** EXERCISE GOAL **
Convert the lines of the records below into a Markdown table with the columns Row and Text, where Row numbers each line and Text holds the line, skipping blank lines. Begin at the line containing "What is the proximity" and continue through the end of the records.

** SOURCE DATA **
◆ ◆ ◆
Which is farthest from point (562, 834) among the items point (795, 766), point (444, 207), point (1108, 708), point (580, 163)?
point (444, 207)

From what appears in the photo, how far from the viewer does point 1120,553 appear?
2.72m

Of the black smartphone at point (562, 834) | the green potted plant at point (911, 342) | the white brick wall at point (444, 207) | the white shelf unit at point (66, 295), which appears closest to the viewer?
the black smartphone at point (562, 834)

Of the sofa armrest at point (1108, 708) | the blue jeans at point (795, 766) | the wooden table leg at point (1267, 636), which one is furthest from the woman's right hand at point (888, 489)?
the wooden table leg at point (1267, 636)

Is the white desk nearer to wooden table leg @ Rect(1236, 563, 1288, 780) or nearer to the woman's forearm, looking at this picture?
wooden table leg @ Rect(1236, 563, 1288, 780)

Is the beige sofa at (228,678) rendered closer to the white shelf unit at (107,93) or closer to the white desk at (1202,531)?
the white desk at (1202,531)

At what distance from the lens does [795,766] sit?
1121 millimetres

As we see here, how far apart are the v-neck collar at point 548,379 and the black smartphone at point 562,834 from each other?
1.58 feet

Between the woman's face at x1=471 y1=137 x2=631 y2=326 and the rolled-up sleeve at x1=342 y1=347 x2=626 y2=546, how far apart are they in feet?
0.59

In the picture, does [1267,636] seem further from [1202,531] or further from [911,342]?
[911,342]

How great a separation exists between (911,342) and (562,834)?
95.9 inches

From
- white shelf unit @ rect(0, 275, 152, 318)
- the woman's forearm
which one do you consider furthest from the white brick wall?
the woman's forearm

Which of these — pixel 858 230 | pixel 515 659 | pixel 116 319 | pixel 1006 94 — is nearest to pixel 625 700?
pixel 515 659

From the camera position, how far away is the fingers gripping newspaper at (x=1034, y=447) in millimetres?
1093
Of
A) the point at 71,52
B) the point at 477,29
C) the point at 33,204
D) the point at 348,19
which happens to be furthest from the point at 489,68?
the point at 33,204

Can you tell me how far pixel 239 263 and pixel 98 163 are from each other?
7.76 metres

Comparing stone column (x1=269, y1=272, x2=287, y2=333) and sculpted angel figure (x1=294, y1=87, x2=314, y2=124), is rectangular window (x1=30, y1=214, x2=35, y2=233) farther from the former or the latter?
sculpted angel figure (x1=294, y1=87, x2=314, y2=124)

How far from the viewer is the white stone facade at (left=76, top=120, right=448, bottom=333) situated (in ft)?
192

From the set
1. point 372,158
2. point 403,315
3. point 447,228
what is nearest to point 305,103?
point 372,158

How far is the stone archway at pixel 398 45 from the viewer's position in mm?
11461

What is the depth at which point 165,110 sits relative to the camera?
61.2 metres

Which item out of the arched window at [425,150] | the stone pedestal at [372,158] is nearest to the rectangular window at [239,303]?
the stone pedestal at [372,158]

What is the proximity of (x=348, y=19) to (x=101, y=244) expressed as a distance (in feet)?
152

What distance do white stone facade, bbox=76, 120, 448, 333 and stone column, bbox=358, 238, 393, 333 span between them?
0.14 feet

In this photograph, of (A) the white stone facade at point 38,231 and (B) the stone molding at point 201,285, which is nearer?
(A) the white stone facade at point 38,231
◆ ◆ ◆
** WORKED ANSWER **
| Row | Text |
|---|---|
| 1 | What is the proximity of (x=348, y=19) to (x=101, y=244) expressed as a distance (in feet)? |
| 2 | 152 |
| 3 | What distance do white stone facade, bbox=76, 120, 448, 333 and stone column, bbox=358, 238, 393, 333 span between them? |
| 4 | 0.14 feet |
| 5 | In this photograph, of (A) the white stone facade at point 38,231 and (B) the stone molding at point 201,285, which is nearer? |
| 6 | (A) the white stone facade at point 38,231 |